Riascos - Vasco

Riascos durante treino do Vasco (Foto: Paulo Sergio/Lancepress!)

Felippe Rocha e Patrik
07/11/2015
07:30
Rio de Janeiro (RJ)

Julho, dia 26. A classificação na Copa do Brasil, após eliminar o América-RN, fez com que o Vasco chegasse empolgado. O adversário era o Palmeiras. O placar, um aterrorizante 4 a 1 para o Alviverde, que visitou São Januário e fez com que dezenas de cruz-maltinos deixassem o estádio já no intervalo. O torcedor não esquece. Talvez não lembrem também que o gol de honra do Gigante da Colina foi marcado por Riascos. Foi o último do colombiano no Brasileirão.

De lá para cá, o atacante conhecido por imitar um “gusano” (verme utilizado na bebida mexicana mezcal) nas comemorações de gols, passou de herói a vilão. Muito vaiado pelas chances perdidas, perdeu espaço e houve jogos em que nem no banco ficou. Mas ele voltou a ser relacionado, colocou bola na trave contra o Fluminense, na última rodada, e recebeu nova chance de Jorginho. É contra o mesmo Palmeiras que Riascos deve ter a chance de se redimir. O treinador acredita que sim, e mostra confiança, mesmo sem confirmar o time que vai começar jogando no Allianz Parque, neste domingo.

Dados fornecidos:
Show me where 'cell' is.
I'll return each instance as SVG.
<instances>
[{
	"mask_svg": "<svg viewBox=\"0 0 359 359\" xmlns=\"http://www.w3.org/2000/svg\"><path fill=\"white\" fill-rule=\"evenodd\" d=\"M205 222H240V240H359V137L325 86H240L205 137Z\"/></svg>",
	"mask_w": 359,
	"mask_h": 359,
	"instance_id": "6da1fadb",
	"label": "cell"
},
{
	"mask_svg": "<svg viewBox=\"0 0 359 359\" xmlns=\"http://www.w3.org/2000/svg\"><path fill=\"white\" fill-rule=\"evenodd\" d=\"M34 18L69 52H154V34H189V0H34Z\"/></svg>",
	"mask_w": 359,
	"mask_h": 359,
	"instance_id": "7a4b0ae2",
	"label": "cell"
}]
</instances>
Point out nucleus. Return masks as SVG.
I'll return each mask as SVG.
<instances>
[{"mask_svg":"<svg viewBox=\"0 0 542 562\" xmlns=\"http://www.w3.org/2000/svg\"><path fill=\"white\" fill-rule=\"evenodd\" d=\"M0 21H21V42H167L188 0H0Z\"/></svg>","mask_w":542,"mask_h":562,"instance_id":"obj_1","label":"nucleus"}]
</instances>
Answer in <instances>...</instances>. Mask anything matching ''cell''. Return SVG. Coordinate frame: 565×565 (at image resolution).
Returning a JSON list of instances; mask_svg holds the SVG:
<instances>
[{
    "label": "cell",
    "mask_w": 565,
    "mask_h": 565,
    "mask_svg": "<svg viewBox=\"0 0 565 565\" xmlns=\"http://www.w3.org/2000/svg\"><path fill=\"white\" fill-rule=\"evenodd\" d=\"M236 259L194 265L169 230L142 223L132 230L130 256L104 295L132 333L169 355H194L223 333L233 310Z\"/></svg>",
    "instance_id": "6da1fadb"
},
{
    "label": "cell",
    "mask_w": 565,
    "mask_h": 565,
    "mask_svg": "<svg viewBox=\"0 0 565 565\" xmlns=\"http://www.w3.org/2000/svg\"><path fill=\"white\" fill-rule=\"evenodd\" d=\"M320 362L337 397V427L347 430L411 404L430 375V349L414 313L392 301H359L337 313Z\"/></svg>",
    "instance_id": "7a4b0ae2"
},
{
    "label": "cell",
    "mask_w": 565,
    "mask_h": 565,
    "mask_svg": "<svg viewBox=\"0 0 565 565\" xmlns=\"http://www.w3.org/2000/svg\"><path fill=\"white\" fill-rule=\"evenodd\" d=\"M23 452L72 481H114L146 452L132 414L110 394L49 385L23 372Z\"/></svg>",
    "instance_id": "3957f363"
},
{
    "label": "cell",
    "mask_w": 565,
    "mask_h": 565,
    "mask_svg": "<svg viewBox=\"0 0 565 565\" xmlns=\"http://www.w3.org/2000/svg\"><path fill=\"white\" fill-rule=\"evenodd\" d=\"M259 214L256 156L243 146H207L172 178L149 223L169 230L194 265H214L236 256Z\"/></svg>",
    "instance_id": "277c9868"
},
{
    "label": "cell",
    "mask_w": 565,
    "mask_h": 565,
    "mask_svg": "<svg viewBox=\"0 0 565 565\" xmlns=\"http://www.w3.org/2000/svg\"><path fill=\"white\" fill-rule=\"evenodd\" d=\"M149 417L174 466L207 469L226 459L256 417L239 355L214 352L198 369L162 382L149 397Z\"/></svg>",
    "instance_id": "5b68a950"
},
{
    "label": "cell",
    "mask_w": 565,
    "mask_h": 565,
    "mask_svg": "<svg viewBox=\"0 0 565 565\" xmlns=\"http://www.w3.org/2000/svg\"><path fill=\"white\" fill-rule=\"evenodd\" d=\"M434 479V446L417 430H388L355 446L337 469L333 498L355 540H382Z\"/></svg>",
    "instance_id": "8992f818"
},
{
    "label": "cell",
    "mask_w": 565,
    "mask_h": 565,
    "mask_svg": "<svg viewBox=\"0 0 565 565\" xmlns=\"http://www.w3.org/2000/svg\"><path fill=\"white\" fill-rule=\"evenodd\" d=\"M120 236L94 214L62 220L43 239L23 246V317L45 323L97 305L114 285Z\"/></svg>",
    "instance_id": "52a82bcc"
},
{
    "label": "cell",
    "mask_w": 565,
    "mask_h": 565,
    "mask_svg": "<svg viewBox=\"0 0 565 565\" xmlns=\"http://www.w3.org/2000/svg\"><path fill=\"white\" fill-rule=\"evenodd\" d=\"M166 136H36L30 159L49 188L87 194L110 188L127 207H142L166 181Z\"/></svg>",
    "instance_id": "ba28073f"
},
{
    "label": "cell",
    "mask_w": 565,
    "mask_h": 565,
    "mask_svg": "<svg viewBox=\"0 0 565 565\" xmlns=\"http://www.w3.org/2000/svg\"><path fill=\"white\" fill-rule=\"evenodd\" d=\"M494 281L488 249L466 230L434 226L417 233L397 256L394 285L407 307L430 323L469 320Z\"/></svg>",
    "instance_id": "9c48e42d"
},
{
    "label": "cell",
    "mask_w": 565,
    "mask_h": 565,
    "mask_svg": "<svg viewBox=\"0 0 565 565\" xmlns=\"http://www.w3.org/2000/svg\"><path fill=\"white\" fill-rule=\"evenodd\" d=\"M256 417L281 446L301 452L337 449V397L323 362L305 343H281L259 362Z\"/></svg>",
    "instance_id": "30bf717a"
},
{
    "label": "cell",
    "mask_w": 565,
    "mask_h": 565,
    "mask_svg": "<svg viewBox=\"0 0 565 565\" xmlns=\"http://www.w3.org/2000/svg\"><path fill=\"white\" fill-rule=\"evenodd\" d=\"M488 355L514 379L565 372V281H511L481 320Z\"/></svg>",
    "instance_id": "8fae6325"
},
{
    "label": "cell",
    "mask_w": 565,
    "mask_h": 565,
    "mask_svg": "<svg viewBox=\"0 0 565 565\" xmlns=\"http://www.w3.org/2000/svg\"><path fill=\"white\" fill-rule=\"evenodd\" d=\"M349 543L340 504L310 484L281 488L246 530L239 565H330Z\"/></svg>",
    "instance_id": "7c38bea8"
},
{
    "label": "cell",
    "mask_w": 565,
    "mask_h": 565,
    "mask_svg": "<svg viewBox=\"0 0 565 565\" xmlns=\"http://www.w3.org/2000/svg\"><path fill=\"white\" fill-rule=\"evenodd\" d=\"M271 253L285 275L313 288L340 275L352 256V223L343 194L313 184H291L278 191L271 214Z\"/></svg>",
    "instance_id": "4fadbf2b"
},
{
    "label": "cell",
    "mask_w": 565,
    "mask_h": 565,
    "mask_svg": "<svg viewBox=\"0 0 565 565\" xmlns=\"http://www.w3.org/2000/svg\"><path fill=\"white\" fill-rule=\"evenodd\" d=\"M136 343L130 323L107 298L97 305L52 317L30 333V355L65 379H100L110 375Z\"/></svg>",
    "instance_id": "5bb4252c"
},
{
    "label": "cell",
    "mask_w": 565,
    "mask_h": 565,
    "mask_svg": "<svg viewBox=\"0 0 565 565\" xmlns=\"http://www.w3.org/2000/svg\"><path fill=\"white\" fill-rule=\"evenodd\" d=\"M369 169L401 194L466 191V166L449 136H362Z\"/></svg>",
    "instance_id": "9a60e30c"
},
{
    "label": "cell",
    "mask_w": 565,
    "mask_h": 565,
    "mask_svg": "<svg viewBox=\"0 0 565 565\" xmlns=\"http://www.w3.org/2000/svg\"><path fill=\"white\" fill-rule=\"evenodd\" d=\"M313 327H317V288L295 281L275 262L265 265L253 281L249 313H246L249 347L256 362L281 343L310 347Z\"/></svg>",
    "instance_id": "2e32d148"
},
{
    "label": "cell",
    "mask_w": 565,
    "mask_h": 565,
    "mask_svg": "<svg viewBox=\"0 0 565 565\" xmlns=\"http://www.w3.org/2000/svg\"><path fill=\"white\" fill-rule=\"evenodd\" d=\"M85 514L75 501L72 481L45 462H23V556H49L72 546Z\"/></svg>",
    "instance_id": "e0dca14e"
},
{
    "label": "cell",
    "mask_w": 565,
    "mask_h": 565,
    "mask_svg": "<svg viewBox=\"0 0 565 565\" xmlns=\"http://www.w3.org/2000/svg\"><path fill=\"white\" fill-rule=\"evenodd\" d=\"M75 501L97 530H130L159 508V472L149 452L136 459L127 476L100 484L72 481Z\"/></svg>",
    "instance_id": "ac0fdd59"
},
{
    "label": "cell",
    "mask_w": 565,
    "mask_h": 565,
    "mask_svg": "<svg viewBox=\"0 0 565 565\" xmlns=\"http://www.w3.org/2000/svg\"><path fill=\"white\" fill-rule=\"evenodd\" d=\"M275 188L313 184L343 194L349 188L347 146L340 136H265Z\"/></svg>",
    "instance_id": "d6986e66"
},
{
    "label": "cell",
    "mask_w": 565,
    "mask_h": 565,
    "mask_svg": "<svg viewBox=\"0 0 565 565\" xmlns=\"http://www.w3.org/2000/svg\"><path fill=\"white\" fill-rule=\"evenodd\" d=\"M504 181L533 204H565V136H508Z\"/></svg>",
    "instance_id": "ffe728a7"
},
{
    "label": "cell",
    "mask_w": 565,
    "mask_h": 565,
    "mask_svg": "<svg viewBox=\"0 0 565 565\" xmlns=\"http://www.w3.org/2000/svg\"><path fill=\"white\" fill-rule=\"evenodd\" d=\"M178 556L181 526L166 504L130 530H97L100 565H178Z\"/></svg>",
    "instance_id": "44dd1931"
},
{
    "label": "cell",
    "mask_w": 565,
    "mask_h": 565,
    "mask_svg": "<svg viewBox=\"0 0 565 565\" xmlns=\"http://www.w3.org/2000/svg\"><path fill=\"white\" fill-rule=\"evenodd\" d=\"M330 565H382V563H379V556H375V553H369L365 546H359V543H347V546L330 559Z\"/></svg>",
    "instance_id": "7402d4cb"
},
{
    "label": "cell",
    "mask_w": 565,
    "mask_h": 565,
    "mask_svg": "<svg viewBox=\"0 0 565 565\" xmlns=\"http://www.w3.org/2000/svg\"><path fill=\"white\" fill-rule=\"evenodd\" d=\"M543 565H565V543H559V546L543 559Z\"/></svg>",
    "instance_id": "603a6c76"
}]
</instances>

Requisitos do exercício:
**A.** Diga se cada afirmação está de acordo com a reportagem sobre Riascos. Responda sim ou não e cite as palavras do texto que decidem a questão. (i) O Vasco venceu o Palmeiras em São Januário em 26 de julho. (ii) Riascos marcou o gol do Vasco nessa partida. (iii) Jorginho confirmou o time que vai começar jogando no Allianz Parque.
**B.** Segundo a reportagem sobre Riascos, contra qual time ele colocou bola na trave na última rodada?
**C.** Traduza para o inglês esta frase da reportagem sobre Riascos: "Muito vaiado pelas chances perdidas, perdeu espaço e houve jogos em que nem no banco ficou."
Os dados vêm de outra fonte.

Lista de respostas:
**A.**
(i) Não: "O placar, um aterrorizante 4 a 1 para o Alviverde, que visitou São Januário"
(ii) Sim: "o gol de honra do Gigante da Colina foi marcado por Riascos"
(iii) Não: "mesmo sem confirmar o time que vai começar jogando no Allianz Parque"

**B.** Contra o Fluminense.

**C.** Heavily booed for the chances he missed, he lost his place, and there were games in which he was not even on the bench.